We use Vet Bed to cover the carpets and absorb dirt. They wash at 60 deg  Also a sheet of close woven fabric to cover the bench seat.
The latest best buy was a dog tie from ebay that is coiled and has a large clip (carabiner?) for attaching to the van and one for the collar. It coils up and so doesn't wrap around everything and is, I hope, too tough to chew through. We used to use a flexi lead secured to the van but he chewed through that and the replacement rope


----------



## aldra (Jul 2, 2009)

Posted this on a seperate forum but putting it on here

Aldi has wicking incontinence sheets at £14 99, yesterday's offer

I bought two, seem excellent value so I'm going back today for another two

They absorb the moisture leaving the top dry and wick it to a central core

I've always used Kyle sheets which are very expensive to buy and mine are getting near to needing replacement 

Shadow loves to swim and being long coated gets very wet in the rain

Excellent in the van or car 

Aldra


----------



## colonel (Oct 11, 2008)

Hi patp. Teach a Greyhound a strong wait command?? Hmmm i'll be the one waiting - until hell freezes over. 😀. Now, if it were Goooo!! That might work! 😳. She's actually quite well behaved inside the van but we can't have her wandering about while we're moving so need some kind of anchor. She already wears a harness. Also, it's when we're on a campsite and when we can't hold onto her lead. Are those spiral coil things you screw in the ground any good?


----------



## Blizzard (Sep 21, 2009)

Hi Colonel, 

We've used the spiral dog tie for years, but he's fairly well behaved and doesn't try to pull it out.

I've used as ours as intended with the screw in anchor at one end and Zack at the other, but I mostly anchor both ends after threading it through the handle of his lead, which gives him a bit more scope outside of the van. On hard standings, if there is a fence close to the pitch, I unclip from the screw and loop the cable around a fence post and attach him to the other end.

Ken.


----------



## patp (Apr 30, 2007)

You could try using a harness to tie out your greyhound. Do not trust those metal spikes that twist into the ground though. I would only ever tether my dog to a fence or to the motorhome. As above we have a wire spiral type tether that expands and contracts with the dog. It is very strong with good clips for fastening to the motorhome and to the dog. Some people surround their vans with windbreaks to keep the dog's focus from wandering to all the passing dogs etc. This might allow you to leave your dog loose in the van as long as you are sure the windbreaks will keep him in.


----------



## aldra (Jul 2, 2009)

Tezmcd said:


> Despite all advice so far given which is incredibly useful I shall now impart the most important advice of all
> 
> When selling your motorhome NEVER tell people you have a dog - it will immediately reduce the price by a factor of 50%!
> 
> ...


Well that's ruined my plans:surprise:

I was hoping to sell the van with the dog thrown in as an incentive to buy>

Might as well take up smoking then!!!:grin2:

Aldra


----------



## aldra (Jul 2, 2009)
☆ ☆ ☆
**Complete the following:**
- a) Answer these questions about the forum thread on dogs in motorhomes:
(i) At what temperature does Vet Bed wash?
(ii) Besides the flexi lead, what did the dog chew through?
(iii) With what do some people surround their vans to keep the dog's focus from wandering?
- b) Revise the records from the line containing "Within this captured" down to the end of the records, replacing "building facade" with "building front" and leaving everything else unchanged.
The records below are unrelated to the forum thread about dogs in motorhomes.
☆ ☆ ☆
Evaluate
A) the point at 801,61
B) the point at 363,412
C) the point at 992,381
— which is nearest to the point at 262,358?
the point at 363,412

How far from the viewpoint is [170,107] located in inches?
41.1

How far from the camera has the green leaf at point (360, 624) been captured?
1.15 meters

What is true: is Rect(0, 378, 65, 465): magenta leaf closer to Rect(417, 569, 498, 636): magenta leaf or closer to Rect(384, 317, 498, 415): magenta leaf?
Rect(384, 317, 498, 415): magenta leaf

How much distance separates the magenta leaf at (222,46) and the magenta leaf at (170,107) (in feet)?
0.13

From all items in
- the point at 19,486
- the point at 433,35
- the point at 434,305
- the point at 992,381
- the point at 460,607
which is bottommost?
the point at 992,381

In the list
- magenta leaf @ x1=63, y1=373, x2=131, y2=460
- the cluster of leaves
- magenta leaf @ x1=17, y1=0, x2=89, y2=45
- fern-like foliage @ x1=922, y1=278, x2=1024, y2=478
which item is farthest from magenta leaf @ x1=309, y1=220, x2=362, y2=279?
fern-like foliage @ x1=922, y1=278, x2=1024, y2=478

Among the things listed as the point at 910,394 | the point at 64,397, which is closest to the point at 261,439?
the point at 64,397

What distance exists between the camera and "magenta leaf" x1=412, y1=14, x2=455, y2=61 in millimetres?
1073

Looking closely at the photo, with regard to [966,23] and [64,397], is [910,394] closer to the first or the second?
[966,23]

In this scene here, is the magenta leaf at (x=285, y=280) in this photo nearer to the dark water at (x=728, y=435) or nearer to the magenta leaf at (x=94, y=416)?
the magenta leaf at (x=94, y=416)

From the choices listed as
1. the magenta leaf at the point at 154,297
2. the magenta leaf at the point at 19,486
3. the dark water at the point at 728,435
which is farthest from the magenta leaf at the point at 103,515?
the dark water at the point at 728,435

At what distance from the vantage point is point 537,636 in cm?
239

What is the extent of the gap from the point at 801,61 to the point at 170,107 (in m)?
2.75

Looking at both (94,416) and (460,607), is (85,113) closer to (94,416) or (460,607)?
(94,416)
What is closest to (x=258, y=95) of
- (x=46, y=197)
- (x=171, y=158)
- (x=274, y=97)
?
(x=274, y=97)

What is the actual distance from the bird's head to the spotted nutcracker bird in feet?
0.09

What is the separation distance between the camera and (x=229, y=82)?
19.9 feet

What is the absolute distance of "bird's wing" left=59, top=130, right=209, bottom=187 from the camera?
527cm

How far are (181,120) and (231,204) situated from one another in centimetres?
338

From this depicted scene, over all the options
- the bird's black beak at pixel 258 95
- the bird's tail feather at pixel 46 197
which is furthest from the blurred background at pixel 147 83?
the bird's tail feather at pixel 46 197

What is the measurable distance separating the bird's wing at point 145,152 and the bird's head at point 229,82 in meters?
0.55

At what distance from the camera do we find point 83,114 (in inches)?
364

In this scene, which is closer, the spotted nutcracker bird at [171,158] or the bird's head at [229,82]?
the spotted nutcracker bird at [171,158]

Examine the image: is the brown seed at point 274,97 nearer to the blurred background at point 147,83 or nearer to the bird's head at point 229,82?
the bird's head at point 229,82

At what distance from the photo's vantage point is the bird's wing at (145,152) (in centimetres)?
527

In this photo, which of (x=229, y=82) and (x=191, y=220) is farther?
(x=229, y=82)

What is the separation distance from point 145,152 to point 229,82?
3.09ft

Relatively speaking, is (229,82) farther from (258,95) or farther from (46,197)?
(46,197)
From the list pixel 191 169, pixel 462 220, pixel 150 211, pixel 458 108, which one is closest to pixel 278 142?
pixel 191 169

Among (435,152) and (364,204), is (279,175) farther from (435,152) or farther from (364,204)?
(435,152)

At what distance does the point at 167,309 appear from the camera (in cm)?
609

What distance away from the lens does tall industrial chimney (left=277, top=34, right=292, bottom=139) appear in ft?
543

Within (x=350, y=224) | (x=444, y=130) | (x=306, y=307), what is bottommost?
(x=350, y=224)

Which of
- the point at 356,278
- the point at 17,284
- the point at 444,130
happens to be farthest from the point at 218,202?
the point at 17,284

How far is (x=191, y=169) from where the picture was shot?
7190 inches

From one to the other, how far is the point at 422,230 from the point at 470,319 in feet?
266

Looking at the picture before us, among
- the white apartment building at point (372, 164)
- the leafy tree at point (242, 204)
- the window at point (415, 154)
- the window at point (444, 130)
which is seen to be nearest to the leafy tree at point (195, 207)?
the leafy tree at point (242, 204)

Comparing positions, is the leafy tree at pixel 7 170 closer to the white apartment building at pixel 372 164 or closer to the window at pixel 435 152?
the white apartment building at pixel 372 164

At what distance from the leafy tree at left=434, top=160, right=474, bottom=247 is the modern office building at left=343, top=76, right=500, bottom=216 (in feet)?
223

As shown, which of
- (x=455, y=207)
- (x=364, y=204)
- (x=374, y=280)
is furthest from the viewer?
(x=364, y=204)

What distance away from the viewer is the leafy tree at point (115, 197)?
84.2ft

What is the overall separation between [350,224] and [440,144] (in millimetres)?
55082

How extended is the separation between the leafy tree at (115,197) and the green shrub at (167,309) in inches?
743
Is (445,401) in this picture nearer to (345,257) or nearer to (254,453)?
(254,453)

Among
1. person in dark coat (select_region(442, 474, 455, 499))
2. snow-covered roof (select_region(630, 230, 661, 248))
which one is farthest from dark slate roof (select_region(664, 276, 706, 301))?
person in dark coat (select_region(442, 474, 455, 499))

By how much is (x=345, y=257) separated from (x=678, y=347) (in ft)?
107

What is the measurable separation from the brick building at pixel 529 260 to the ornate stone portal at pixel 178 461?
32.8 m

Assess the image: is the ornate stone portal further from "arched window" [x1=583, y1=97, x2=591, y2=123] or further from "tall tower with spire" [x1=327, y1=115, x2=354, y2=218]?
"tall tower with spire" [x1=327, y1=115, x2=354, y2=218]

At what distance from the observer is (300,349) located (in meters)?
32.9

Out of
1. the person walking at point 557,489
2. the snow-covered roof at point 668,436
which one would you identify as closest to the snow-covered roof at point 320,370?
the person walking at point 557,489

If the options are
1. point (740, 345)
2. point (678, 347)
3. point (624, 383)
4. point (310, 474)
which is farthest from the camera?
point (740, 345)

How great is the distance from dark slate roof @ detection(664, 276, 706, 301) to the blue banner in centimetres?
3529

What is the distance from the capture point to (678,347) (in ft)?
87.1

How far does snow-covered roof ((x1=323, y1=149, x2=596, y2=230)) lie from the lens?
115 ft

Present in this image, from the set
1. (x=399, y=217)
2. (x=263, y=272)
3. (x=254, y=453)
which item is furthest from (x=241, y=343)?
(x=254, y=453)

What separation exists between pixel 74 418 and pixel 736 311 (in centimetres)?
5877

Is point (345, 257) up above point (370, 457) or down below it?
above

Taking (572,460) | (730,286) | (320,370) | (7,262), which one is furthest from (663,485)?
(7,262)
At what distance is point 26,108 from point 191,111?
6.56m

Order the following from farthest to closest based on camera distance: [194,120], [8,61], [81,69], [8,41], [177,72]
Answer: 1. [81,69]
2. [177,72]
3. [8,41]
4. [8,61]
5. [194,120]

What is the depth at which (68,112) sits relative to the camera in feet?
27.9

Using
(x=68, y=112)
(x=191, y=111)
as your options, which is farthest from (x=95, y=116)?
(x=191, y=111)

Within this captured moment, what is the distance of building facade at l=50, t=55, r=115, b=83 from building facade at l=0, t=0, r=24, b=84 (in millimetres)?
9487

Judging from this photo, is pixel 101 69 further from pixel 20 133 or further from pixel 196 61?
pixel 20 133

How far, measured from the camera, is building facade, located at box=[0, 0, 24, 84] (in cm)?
☆ ☆ ☆
**Exercise solutions:**
- a)
(i) At 60 degrees.
(ii) The replacement rope.
(iii) Windbreaks.

- b)
Within this captured moment, what is the distance of building front at l=50, t=55, r=115, b=83 from building front at l=0, t=0, r=24, b=84 (in millimetres)?
9487

Judging from this photo, is pixel 101 69 further from pixel 20 133 or further from pixel 196 61?
pixel 20 133

How far, measured from the camera, is building front, located at box=[0, 0, 24, 84] (in cm)?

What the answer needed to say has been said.